M de Saulcy (1807-1880) dont je vous propose aujourd'hui
un ouvrage à la vente a eu la remarquable idée de recueillir les médailles de
toute nature qui ont paru du 24 février au 20 décembre 1848, et il en a rassemblé plus de cinq cents. Il a fait plus ; il a fait des gravures de toutes les pièces
recueillies, dont il a soin d’indiquer le caractère et l’origine. Cette
publication est assurément l’une des plus amusantes qui aient paru sur une
époque qui ne l’était guère... C’est que l’auteur ne s’est pas borné à recueillir
les pièces officielles et sérieuses, mais qu’il a recueilli avec le même intérêt
toutes ces pièces éphémères, ces clichés en alliage, en étain, en plomb,
frappés seulement à un très petit nombre d’épreuves, témoignages de
l’admiration naïve de quelques-uns, de la mauvaise humeur ou de la colère de
quelques autres, et dont la plupart ont pour objet de ridiculiser de
détestables passions et de bafouer tous ces grands hommes d’un jour.
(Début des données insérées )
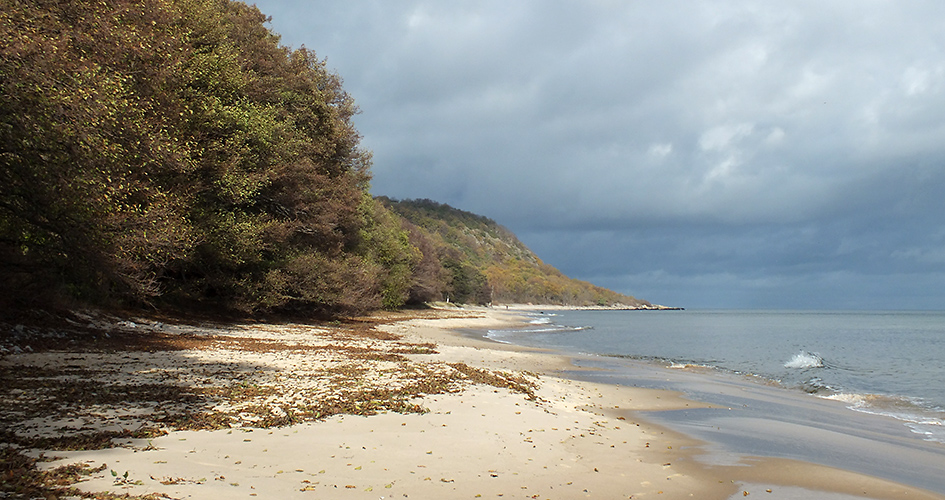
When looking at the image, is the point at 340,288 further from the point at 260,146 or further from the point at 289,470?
the point at 289,470

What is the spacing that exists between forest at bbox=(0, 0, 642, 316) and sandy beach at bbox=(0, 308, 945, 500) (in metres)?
2.80

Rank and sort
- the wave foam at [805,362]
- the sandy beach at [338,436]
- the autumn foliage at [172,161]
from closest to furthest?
1. the sandy beach at [338,436]
2. the autumn foliage at [172,161]
3. the wave foam at [805,362]

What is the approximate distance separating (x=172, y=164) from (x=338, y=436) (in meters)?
10.5

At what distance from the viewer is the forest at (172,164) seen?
8703 millimetres

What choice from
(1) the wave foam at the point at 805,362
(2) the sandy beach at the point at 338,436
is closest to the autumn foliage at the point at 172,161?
(2) the sandy beach at the point at 338,436

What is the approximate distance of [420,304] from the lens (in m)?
91.6

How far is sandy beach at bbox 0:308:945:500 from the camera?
6332 millimetres

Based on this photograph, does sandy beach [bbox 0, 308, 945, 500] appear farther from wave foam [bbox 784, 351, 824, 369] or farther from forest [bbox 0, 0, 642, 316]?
wave foam [bbox 784, 351, 824, 369]

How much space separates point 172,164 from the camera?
1525 cm

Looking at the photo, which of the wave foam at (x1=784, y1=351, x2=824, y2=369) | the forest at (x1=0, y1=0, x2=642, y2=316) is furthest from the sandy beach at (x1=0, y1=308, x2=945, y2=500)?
the wave foam at (x1=784, y1=351, x2=824, y2=369)

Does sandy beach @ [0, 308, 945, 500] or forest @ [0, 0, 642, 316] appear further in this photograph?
forest @ [0, 0, 642, 316]

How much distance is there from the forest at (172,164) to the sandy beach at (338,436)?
9.18 feet

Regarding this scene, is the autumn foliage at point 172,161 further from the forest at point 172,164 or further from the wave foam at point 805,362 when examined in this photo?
the wave foam at point 805,362

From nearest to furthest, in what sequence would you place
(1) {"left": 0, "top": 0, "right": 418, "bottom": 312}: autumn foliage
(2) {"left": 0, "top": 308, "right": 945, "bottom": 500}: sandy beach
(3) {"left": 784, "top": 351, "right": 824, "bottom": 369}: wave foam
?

Jamais, dans aucun temps, le comique et le grotesque
n’ont fait une pareille invasion sur le terrain neutre de la numismatique. Il
semble que l’on veuille remplacer par l’épigramme ou la moquerie les flatteries
d’autrefois... Aussi n’a-t-on jamais compté un pareil nombre de ces pièces
singulières, que l’on peut considérer comme autant de satires ou de caricatures
métalliques.
Si beaucoup des
médailles de la Révolution de février nous montrent la république de 1848
triomphante et dans toute sa gloire, d’autres nous montrent ses malheurs et ses
infirmités. L’une de ces dernières a été frappée à l’occasion des journées de
juin. D’un côté, on lit au centre d’une couronne d’ossements recoupée en croix
par quatre têtes de mort placées sur deux os en sautoir 1848. État de siège,
transportation des insurgés de juin, et alentour de la couronne, écrit au
rebours : République des honnêtes gens. Au revers, on voit la même
couronne entourée de grosses larmes ; au centre : 1848. État de siège,
misère.
À la suite des
journées de juin, beaucoup de médailles ont été frappées avec les balles de
l’oppression comme autrefois avec les chaînes de la tyrannie. Les
unes portent : Journées de juin 1848 : du pain ou du plomb. —
Liberté ou la mort. — Vive Barbès ! Avec cette légende au
revers : Modèle de balle en usage dans les guerres civiles, venant d’outre-mer.
Parmi les
monuments numismatiques les plus curieux de la révolution de février, nous
citerons surtout les médailles des clubs : toutes ont un caractère plus ou
moins anarchique. Nous signalerons dans le nombre celles du club des voraces,
des sans-culottes de la Croix-Rousse, des démocrates des faubourgs, des
travailleurs de Reims, de la société des droits de l’homme, du club des clubs,
etc… Le club des femmes a aussi ses médailles, dont l’une représente la
présidente à la tribune prononçant cette curieuse phrase disposée en
légende : C’est nous qui faisons l’homme, pourquoi n’aurions-nous pas
voix délibérative dans ses conseils ? C'est vrai ça ! A peine un
siècle plus tard - le temps d'une saine réflexion - la République leur accordait donc légitimement le droit de
vote… Pierre
SAULCY (F. de).
Souvenirs numismatiques de la
révolution de 1848 ; recueil complet des médailles, monnaies et jetons qui ont
paru en France depuis le 22 février jusqu'au 20 décembre 1848. Paris, Chez J Rousseau, s.d. Un
volume grand in quarto (21/28). 111 pages + 60 planches. Reliure demi-basane
cerise, dos à nerfs, roulette sur les nerfs, pièce de titre, gardes colorées.